Why is this mechanism so appealing?
- It perfectly aligns employees with the exit expected by investors.
- It defers immediate dilution of equity, since the shares are not definitively acquired until the transaction takes place.
- It sends a strong message: “If the company succeeds, you’ll be a full stakeholder.”
Some French Tech companies, in anticipation of an IPO or a strategic merger, have already used these structures. Similar structures exist among publicly traded tech companies: for example, Worldline and Dassault Systèmes tie a portion of their executives’ stock awards to stock market performance and financial targets.
The Limitations
- A binary outcome: if liquidity doesn’t materialize, the employee receives nothing, even after several years.
- An uncertain timeline: it’s difficult to stay motivated day-to-day when the goal is potentially far off.
- Legal and tax complexity: Regulatory authorities closely monitor these arrangements to prevent abuse.
Toward Hybrid and Sophisticated Plans
Today’s reality is one of multi-condition plans that combine several dimensions:
- Time (traditional linear vesting) → to foster employee retention.
- Performance (individual and collective) → to drive motivation and ensure fairness.
- Liquidity (conditional AGAs) → for ultimate alignment with investors.
These plans reflect the next phase of French Tech: companies that are no longer startups, but true European champions with hundreds of employees, structured governance, and international investors.
Challenges for Board Members and Finance Teams
With this sophistication comes a major challenge: the operational and accounting management of these plans.
- How can you easily track, over time, the various conditions applied to each beneficiary?
- How can you calculate the impact in terms of IFRS 2 expenses, given that performance and liquidity conditions affect the accounting treatment?
- How can transparency be ensured for employees so they truly understand their potential entitlements?
Faced with this growing complexity, finance and HR teams must equip themselves with the right tools.

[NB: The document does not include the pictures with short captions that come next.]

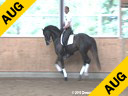 Hartwig Burfeind<br> Riding & Lecturing<br> Wunschtraumer<br> 8 yrs. old Stallion<br> by: White Star<br> Training: PSG Level<br> Owner: Pferd24<br> Duration: 26 minutes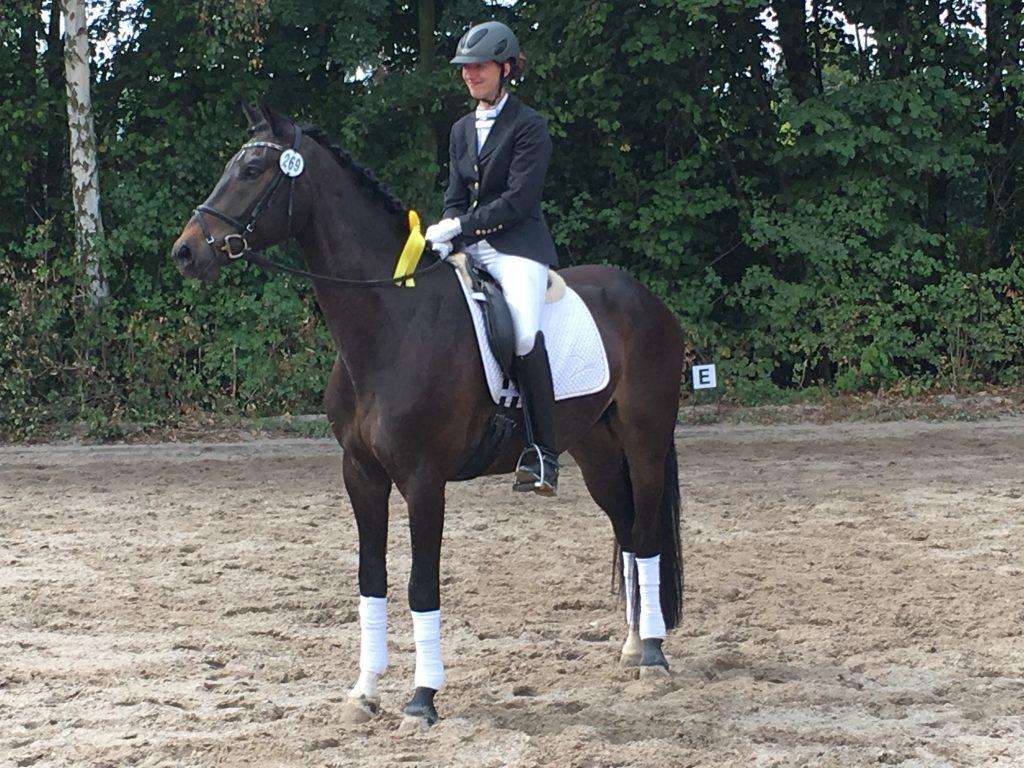 Friedrich siegt in einer Dressurpferdprüfung Kl. A in Jüchen-Hochneukirch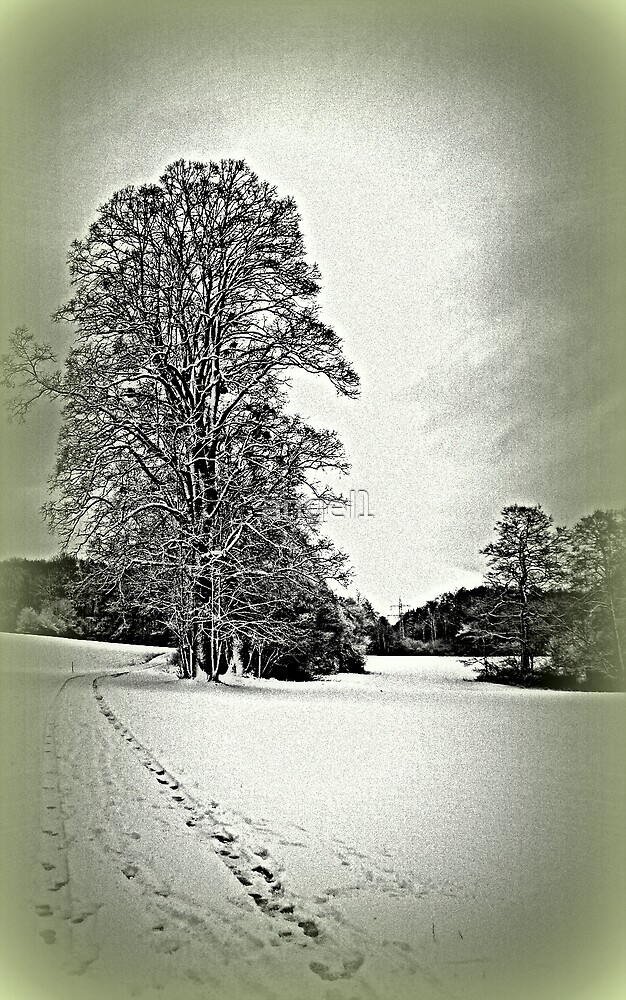 Winter by ©The Creative  Minds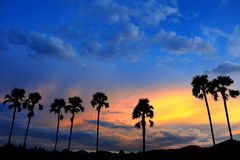 Landscape evening Royalty Free Stock Photography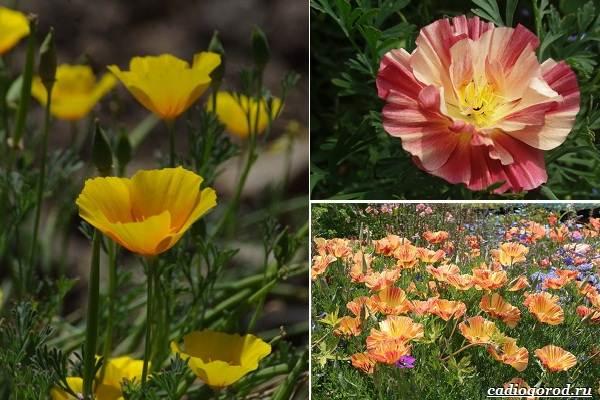 Какие-цветы-посадить-на-даче-12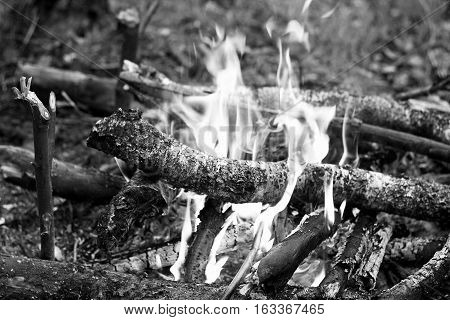 The fire which ignited in the forest. Black and white image of fire in nature. Kindled a fire using dry twigs sticks and firewood.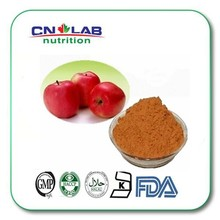 Competitive price water soluble apple extract & apple puree powder & natural apple polyphenols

Manually tracking multi-condition plans—in spreadsheets or generic tools—quickly reaches its limits: calculation errors, a lack of transparency for employees, and risks of accounting non-compliance.
Industry best practices converge on three requirements: a consolidated view of conditions by beneficiary, an intuitive interface that allows each employee to understand their actual entitlements, and automated tracking of IFRS 2 impacts based on the nature of the conditions applied.
Conclusion
French Tech is entering a new era of maturity. BSPCEs and stock options are no longer mere promises of profit for early employees: they are becoming true strategic management tools, reflecting a company’s culture and ambitions.
This sophistication is good news. It reflects the growing alignment between employees, executives, and investors around shared goals. But it also imposes new requirements: greater transparency toward employees, rigorous accounting in the treatment of expenses, and the ability to explain complex mechanisms to teams that do not always have a financial background.
The challenge in the coming years will not only be to design increasingly sophisticated plans, but to make them clear, fair, and sustainable over the long term. Only then will incentive plans remain what they should always be: a lever for building trust between the company and its talent.